Seçilmiş bazı Sarılop incir klonları üzerinde yapılan araştırmalar konulu doktora tezi; 37, 45, 53, 61, 63 ve 83 nolu klonlar üzerinde yürütülmüş, çalışmada en iyi kalitede kuru meyve veren, olgunlaşma seyri kısa, çelikleri kolay köklenen, yüksek verimli üstün klonların kitle üretimine yönelik belirlenmesi amaçlanmıştır.

Ayrıca seçilen klonların fidan performansları, kuraklığa dayanımla ilgili bazı fizyolojik parametreleri incelenmiştir. Elde edilen bulgulara göre Sarılop incir çeliklerinin köklenme oranının % 3.3-63.3 arasında değiştiği, iki yılda da klon 45’in en yüksek köklenme yüzdesine sahip olduğu, ağaç taç genişliği ve gövde çapı bakımından 63 nolu klonun en fazla, 45 nolu klonun en zayıf gelişme gösterdiği, 1995-1996 yıllarında en yüksek verim ve kuru meyve kalitesinin 37-83 nolu klonlarda olduğu belirtilmiştir.

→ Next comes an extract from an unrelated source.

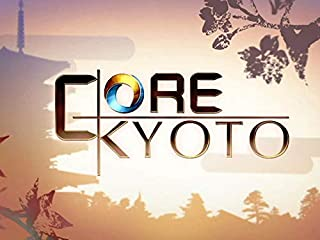 Core Kyoto(NHKオンデマンド)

Kuru meyve kalite özellikleri olarak ortalama meyve ağırlığı, renk, sertlik, çatlak, ostiol açıklığı, hurda, karaboğaz, mühreli, güneş yanıklı, parlak yeşilimsi sarı ışıma, alkolde eriyebilir renk ve nem üzerinde durulmuştur (Kuşaksız, 1999).

Aksoy vd., (2001), yaptıkları 3 yıllık çalışmada; 272 yenebilir dişi incir çeşidinin olgunlaşma periyodu, meyve kalitesi, ileklemeye gereksinim duyması ve verim kriterleri dikkate alınarak selekte edip, tartılı derecelendirme metoduna göre değerlendirmiştir. 31 incir çeşidinin yüksek puan aldığı araştırmada erkenci (Breba crop), orta – erkenci, orta mevsim ve geçci çeşitler belirlenmiştir.

(35)

Yaz (2009) tarafından bildirildiğine göre; Akdeniz ve Güneydoğu Anadolu Bölgelerinden selekte edilen 28 incir genotipinin sofralık tüketime uygunluğu morfolojik (ağaç habitusu, kuvveti, dallanma, yan sürgün gelişimi, apikal tomurcuk rengi, yıllık sürgün uzunluğu, yaprak lobları, yaprak sap uzunluğu, yaprak kalınlığı, yaprak genişliği) ve pomolojik özellikler (meyve şekli, boyu, anormal meyve oluşumu, meyve dış rengi, meyve genişliği, meyve eti kalınlığı, meyve rengi, pH, genotiplerin toplam asitliği) olarak Küden et. al., (2005) tarafından belirtilmiştir.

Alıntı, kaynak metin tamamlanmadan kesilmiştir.